Starting with ParallelCluster version 3.7.0, ParallelCluster uses job-level scaling with an all-or-nothing EC2 launch strategy for jobs submitted in exclusive mode. When you submit a job in exclusive mode, the job has exclusive access to its allocated nodes. For more information, see EXCLUSIVE in the Slurm documentation.

To submit a job in exclusive mode:

  • Pass the exclusive flag when submitting a Slurm job to the cluster. For example, sbatch ... --exclusive.

    OR

  • Submit a job to a cluster queue that has been configured with JobExclusiveAllocation set to true.

When submitting a job in exclusive mode:

  • ParallelCluster currently batches launch requests to include up to 500 nodes. If a job requests more than 500 nodes, ParallelCluster makes an all-or-nothing launch request for each set of 500 nodes and an additional launch request for the remainder of nodes.

  • If node allocation is in a single compute resource, ParallelCluster makes an all-or-nothing launch request for each set of 500 nodes and an additional launch request for the remainder of nodes. If a launch request fails, ParallelCluster terminates the unused capacity created by all of the launch requests.

  • If node allocation spans multiple compute resources, ParallelCluster needs to make an all-or-nothing launch request for each compute resource. These requests are also batched. If a launch request fails for one of the compute resources, ParallelCluster terminates the unused capacity created by all of the compute resource launch requests.

job-level scaling with all-or-nothing launch strategy known limitations:

  • When you submit a job in a compute resource with a single instance type, in a queue that spans multiple Availability Zones, the all-or-nothing EC2 launch API call only succeeds if all of the capacity can be provided in a single Availability Zone.

  • When you submit a job in a compute resource with multiple instance types, in a queue with a single Availability Zone, the all-or-nothing Amazon EC2 launch API call only succeeds if all of the capacity can be provided by a single instance type.

  • When you submit a job in a compute resource with multiple instance types, in a queue spanning multiple Availability Zones, the all-or-nothing Amazon EC2 launch API call isn't supported and ParallelCluster performs best-effort scaling instead.

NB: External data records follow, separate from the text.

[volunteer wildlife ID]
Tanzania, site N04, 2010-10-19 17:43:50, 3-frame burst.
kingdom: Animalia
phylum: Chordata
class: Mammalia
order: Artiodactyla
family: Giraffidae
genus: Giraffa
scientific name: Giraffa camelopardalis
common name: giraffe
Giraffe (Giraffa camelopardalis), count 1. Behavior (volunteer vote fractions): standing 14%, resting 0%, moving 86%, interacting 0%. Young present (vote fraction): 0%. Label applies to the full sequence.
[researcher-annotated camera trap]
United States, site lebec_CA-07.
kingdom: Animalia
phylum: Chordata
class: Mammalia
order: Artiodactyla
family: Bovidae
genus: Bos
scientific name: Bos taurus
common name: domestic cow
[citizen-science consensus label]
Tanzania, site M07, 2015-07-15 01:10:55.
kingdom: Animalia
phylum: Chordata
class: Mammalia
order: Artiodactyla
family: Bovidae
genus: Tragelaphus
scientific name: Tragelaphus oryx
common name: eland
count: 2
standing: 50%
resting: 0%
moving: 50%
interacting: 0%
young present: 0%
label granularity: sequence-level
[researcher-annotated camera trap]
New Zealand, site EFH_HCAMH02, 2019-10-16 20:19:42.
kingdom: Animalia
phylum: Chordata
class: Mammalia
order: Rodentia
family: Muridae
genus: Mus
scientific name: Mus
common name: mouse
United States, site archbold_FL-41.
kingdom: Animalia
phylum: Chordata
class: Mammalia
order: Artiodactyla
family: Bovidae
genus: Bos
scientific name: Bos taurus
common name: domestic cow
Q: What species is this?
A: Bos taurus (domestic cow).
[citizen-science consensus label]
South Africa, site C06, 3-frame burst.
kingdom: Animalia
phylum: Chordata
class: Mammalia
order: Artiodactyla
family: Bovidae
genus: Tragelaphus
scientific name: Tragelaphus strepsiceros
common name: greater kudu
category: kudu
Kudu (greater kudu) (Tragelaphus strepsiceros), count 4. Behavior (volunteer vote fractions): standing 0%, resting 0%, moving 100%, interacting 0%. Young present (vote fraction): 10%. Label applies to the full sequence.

Amazon ParallelCluster uses only one type of dynamic node allocation strategy to scale the cluster:

  • Allocation based on available requested node information:

    • All-nodes resume or node-list scaling: ParallelCluster scales up the cluster based only on Slurm's requested node list names when Slurm'sResumeProgram runs. It allocates compute resources to nodes only by node name. The list of node names can span multiple jobs.

  • Allocation with an Amazon EC2 launch strategy:

    • Best-effort scaling: ParallelCluster scales up the cluster by using an Amazon EC2 launch instance API call with the minimum target capacity equal to 1, to launch some, but not necessarily all of instances needed to support the requested nodes.

ParallelCluster usesnode-list scaling with a best-effort Amazon EC2 launch strategy to launch some, but not necessarily all of instances needed to support the requested nodes. It tries to provision as much capacity as possible to serve the submitted workload.

Limitations

  • Possible idle running instances at the end of the scaling process, for the case when it’s not possible to allocate all the nodes requested by the jobs.